1945年11月,华盛顿的秋天带着一种黏糊糊的暖意。
第二次世界大战的硝烟已经在太平洋的波涛和欧洲的废墟中渐渐散去。
但在白宫的椭圆形办公室里,另一种无形的压力正在悄然蔓延。
亨利·华莱士坐在那张由罗斯福留下的橡木坚毅桌后,他的面前摊开着两份截然不同的文件。
左边的一份,是刚刚由美国驻莫斯科大使馆的代办乔治·凯南起草的一份冗长备忘录。
这篇后来在真实历史中被称为“长电报”、奠定了美国整个冷战遏制战略基础的文件,此刻却让华莱士感到极度不适。
在华莱士看来,凯南在这份电报中将苏联描绘成一个受到传统的不安全感和马克思列宁主义狂热双重驱动、不可调和的扩张主义怪兽。
这种充满敌意和零和博弈思维的语言,完全背离了他一直以来所坚信的合作与理性的精神。
右边的一份,则是一本装订精美的相册,封面上印着他1944年作为副总统访问西伯利亚和中国时的照片。
华莱士的目光从那份冰冷的电报移开,落在相册的封面上。
他的眼神变得柔和,甚至带着一丝怀念。
那是一次令他终生难忘的旅程。
……
1944年6月,西伯利亚,马加丹
科雷马河畔的风像刀子一样刮过脸颊,但华莱士的心里却燃烧着一团火。
他站在马加丹的一个农场里,看着眼前那些在恶劣自然条件下依然能够培育出抗寒作物的苏联农民。
他们穿着干净的衬衫,虽然面容有些憔悴,但眼神中却透着一种建设新世界的坚毅。
“副总统先生,”陪同他的苏联官员,内务人民委员部的谢尔盖·戈戈利泽将军指着那片农田,用流利的英语自豪地说道,“这就是西伯利亚的未来。我们用科学和集体的力量,征服了这片冻土。
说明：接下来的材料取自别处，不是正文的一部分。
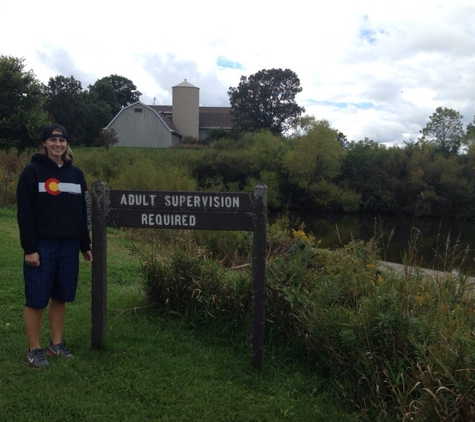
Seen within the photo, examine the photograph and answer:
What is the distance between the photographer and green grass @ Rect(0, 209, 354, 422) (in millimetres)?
A: 3490

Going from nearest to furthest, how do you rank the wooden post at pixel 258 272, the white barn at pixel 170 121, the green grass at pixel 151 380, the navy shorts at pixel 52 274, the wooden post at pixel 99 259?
the green grass at pixel 151 380, the navy shorts at pixel 52 274, the wooden post at pixel 258 272, the wooden post at pixel 99 259, the white barn at pixel 170 121

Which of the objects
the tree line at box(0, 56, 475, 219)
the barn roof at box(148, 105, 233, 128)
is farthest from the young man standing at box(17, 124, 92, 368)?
the barn roof at box(148, 105, 233, 128)

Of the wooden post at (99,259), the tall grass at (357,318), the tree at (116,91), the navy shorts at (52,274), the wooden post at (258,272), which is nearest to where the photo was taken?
the tall grass at (357,318)

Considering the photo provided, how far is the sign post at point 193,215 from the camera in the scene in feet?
13.6

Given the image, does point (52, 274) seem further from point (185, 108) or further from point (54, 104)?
point (185, 108)

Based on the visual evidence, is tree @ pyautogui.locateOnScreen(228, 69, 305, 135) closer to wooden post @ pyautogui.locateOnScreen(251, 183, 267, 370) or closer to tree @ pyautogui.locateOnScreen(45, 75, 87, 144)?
tree @ pyautogui.locateOnScreen(45, 75, 87, 144)

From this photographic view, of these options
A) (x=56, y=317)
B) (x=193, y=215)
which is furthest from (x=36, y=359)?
(x=193, y=215)

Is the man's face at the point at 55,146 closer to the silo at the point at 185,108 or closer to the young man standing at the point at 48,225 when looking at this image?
the young man standing at the point at 48,225

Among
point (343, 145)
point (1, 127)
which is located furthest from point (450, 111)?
point (1, 127)

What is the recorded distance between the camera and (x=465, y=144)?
149 feet

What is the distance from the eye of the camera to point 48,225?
3928 mm

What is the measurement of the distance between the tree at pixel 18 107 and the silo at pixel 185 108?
40.5m

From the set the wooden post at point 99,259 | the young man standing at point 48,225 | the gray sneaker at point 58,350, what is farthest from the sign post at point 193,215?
the gray sneaker at point 58,350

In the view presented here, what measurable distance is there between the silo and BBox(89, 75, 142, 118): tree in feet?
35.3
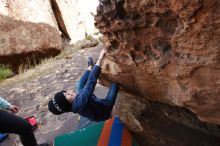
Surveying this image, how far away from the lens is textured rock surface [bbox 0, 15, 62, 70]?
345 inches

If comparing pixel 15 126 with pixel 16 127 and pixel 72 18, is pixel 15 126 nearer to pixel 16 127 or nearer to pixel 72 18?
pixel 16 127

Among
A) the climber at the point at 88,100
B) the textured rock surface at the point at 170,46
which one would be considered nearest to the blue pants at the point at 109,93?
the climber at the point at 88,100

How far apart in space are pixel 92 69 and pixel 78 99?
0.38m

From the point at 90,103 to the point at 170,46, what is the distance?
63.5 inches

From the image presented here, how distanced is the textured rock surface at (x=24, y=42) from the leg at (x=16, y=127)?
15.8ft

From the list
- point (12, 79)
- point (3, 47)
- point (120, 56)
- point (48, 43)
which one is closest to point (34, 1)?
point (48, 43)

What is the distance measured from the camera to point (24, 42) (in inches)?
359

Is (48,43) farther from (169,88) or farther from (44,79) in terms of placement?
(169,88)

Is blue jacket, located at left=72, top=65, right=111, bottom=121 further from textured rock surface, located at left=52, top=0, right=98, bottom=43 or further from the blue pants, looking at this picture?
textured rock surface, located at left=52, top=0, right=98, bottom=43

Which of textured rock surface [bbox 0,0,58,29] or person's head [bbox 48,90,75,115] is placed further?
textured rock surface [bbox 0,0,58,29]

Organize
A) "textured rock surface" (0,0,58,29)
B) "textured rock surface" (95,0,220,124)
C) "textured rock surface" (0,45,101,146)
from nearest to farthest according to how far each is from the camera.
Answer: "textured rock surface" (95,0,220,124), "textured rock surface" (0,45,101,146), "textured rock surface" (0,0,58,29)

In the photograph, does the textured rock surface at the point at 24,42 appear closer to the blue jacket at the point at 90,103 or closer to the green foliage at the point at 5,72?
the green foliage at the point at 5,72

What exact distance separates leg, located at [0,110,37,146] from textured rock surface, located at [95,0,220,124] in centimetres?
177

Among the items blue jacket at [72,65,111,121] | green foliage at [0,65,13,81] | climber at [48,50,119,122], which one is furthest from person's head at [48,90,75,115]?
green foliage at [0,65,13,81]
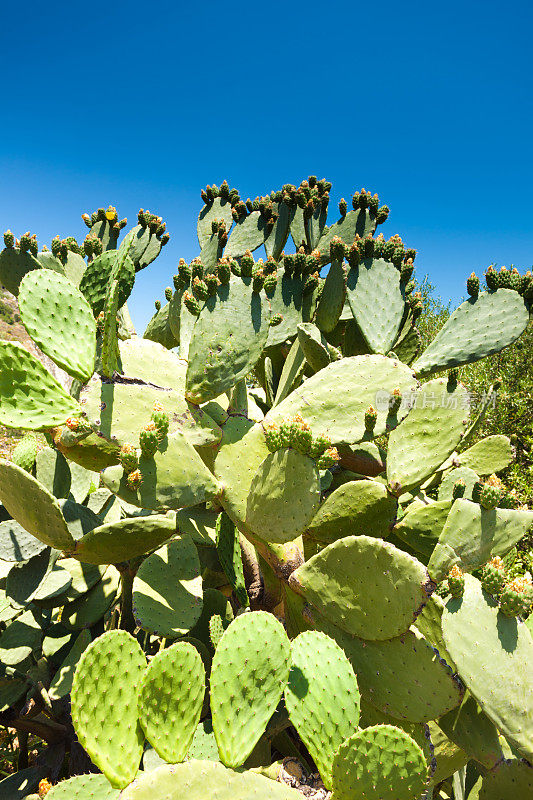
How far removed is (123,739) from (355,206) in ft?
10.8

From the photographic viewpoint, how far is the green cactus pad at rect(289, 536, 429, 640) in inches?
51.3

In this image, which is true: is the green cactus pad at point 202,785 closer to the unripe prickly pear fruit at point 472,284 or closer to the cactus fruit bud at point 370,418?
the cactus fruit bud at point 370,418

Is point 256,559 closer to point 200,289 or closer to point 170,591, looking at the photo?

”
华莱士被深深地打动了。
他本身就是一个农学家,一个培育出抗病玉米种子的科学家。
他在这些苏联农民身上,看到了与美国中西部农民一样的勤劳和对土地的热爱。
他相信,只要有共同的科学目标,只要愿意用理性去改造世界,美国和苏联就可以跨越意识形态的鸿沟,成为建设战后新世界的最佳伙伴。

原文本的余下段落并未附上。